• TEKS BACAAN
============

Selasa, 11 Februari 2014

Sebuah Cerita Imlek di Tahun Kuda



Sampai hari ini seluruh etnis Tionghoa masih dalam suasana merayakan Tahun Baru Imlek. Perayaan Imlek akan berakhir dengan digelarnya Cap Go Meh. Untuk saat ini, etnis yang memiliki hubungan emosional dengan Negara Cina itu masih dalam suasana bergembira. Di tengah suasana tersebut, saya memiliki pengalaman menarik yang bisa dibagi dengan para pembaca. Kebetulan saya tinggal di perumahaan yang mayoritas penghuninya etnis Tionghoa.
Pada saat Imlek, sebagai tetangga saya merasa tidak enak bila tidak melakukan silaturahmi dengan para tetangga. Karena saat Idulfitri, mereka pun datang ke rumah untuk memberikan ucapan selamat Idulfitri. Kali ini giliran mereka. Rasanya tidak etis bila tidak mengunjungi rumah tetangga yang sedang merayakan Imlek di tahun Kuda Kayu ini. Pada hari kedua Imlek, kebetulan kami ada waktu, saya dan suami mengunjungi tetangga terdekat. Namanya Afo. Setiap kali lewat dia selalu melambai agar saya dan suami mampir.

============

[Cuplikan data pertanyaan spasial]
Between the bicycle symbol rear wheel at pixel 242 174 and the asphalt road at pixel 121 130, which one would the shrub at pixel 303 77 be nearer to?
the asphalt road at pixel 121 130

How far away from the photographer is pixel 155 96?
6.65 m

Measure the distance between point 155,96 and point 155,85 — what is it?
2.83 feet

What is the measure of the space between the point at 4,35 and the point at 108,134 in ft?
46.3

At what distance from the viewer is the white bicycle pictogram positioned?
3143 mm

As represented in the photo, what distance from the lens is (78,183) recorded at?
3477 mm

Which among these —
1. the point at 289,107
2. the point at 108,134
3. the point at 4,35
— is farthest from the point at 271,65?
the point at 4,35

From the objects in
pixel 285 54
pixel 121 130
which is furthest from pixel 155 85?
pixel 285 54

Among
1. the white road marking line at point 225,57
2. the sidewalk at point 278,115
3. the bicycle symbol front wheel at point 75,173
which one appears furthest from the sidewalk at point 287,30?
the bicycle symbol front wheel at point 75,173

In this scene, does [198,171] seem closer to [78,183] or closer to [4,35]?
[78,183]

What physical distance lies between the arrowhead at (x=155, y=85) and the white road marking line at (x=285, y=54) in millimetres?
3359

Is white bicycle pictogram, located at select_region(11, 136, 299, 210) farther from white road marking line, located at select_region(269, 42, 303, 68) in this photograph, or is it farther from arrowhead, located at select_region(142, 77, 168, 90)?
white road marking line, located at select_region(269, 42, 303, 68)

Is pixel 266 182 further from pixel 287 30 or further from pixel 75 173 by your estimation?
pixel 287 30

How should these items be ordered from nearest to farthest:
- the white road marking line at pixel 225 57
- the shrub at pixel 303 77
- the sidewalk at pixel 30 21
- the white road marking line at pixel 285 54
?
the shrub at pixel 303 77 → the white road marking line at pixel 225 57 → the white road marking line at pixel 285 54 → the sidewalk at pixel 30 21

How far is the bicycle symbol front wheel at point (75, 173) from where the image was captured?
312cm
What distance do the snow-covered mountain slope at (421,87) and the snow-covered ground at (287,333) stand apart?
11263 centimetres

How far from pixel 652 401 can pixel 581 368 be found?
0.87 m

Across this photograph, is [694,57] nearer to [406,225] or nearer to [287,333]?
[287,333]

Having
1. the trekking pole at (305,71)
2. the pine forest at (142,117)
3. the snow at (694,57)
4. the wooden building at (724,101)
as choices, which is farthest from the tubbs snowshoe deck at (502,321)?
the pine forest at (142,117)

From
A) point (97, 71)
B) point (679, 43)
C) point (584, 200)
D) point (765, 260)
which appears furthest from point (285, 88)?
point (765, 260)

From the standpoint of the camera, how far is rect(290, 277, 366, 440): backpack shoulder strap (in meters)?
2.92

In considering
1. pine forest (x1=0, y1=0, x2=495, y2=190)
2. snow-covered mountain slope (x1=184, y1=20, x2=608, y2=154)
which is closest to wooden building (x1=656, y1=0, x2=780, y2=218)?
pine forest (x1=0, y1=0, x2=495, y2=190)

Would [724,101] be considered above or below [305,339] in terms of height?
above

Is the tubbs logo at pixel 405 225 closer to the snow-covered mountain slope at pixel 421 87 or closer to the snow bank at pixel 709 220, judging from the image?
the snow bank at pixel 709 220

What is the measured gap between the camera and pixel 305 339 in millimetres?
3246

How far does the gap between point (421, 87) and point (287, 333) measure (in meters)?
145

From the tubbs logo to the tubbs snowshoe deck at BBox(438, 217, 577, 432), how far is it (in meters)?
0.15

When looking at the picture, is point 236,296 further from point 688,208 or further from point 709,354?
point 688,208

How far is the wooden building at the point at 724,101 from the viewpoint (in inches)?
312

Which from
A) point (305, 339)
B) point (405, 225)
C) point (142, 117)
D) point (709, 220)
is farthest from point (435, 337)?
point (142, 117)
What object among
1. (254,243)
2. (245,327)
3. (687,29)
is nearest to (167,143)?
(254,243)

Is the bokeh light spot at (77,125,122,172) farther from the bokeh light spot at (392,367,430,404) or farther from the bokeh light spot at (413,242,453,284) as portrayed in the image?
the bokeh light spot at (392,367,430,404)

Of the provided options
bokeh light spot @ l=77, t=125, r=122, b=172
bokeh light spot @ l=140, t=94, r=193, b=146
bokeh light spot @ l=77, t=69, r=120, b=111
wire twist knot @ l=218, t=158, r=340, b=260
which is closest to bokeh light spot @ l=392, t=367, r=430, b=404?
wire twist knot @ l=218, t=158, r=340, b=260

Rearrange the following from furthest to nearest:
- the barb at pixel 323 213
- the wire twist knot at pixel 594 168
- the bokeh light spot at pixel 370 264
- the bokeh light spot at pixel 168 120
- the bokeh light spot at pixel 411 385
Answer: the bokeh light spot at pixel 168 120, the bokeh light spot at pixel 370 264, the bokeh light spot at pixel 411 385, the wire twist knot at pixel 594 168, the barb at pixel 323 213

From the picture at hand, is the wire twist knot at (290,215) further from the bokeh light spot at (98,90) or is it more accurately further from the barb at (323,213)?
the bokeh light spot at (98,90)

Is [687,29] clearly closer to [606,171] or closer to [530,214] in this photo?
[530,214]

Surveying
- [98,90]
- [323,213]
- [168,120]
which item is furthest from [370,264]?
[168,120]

============

• DAFTAR TUGAS
a) Cari setiap baris dalam entri yang memuat kata "picture", lalu salin baris-baris itu.
b) Lanjutkan cerita Imlek tentang kunjungan ke rumah tetangga, mulai setelah kalimat terakhirnya.
Cerita Imlek dan entri-entri ini tidak ada hubungannya satu sama lain.

• HASIL TUGAS
a)
When looking at the picture, is point 236,296 further from point 688,208 or further from point 709,354?
From the picture at hand, is the wire twist knot at (290,215) further from the bokeh light spot at (98,90) or is it more accurately further from the barb at (323,213)?

b)
Begitu kami bertamu, bukan main senangnya Afo beserta seluruh keluarganya. Di atas meja tersedia aneka kue lapis, kue kering, dan minuman. Tak ketinggalan kue keranjang. Suasana akrab mewarnai setiap percakapan. Kami saling bercerita. Walau beda etnis dan agama, namun yang menonjol adalah kekeluargaan dan kebersamaan. Tidak ada kecurigaan.
Semua larut dalam suasana harmonis dan penuh keakraban. Usai dari rumah Pak Afo, kami berkunjung ke rumah tetangga berikutnya. Namanya Khusen. Sayang, Pak Khusen tidak ada di rumah. Hanya ada istri dan dua anaknya. Begitu kami tiba, keluarga Khusen menyambut kami dengan penuh keakraban. Sama seperti di rumah Pak Afo, di rumah Pak Khusen juga tersedia aneka kue lapis, kue kering, minuman. Tinggal pilih sesuai selera. Kami dilayani istri Khusen dan anaknya bernama Akiang. Saya tertarik dengan cerita Akiang.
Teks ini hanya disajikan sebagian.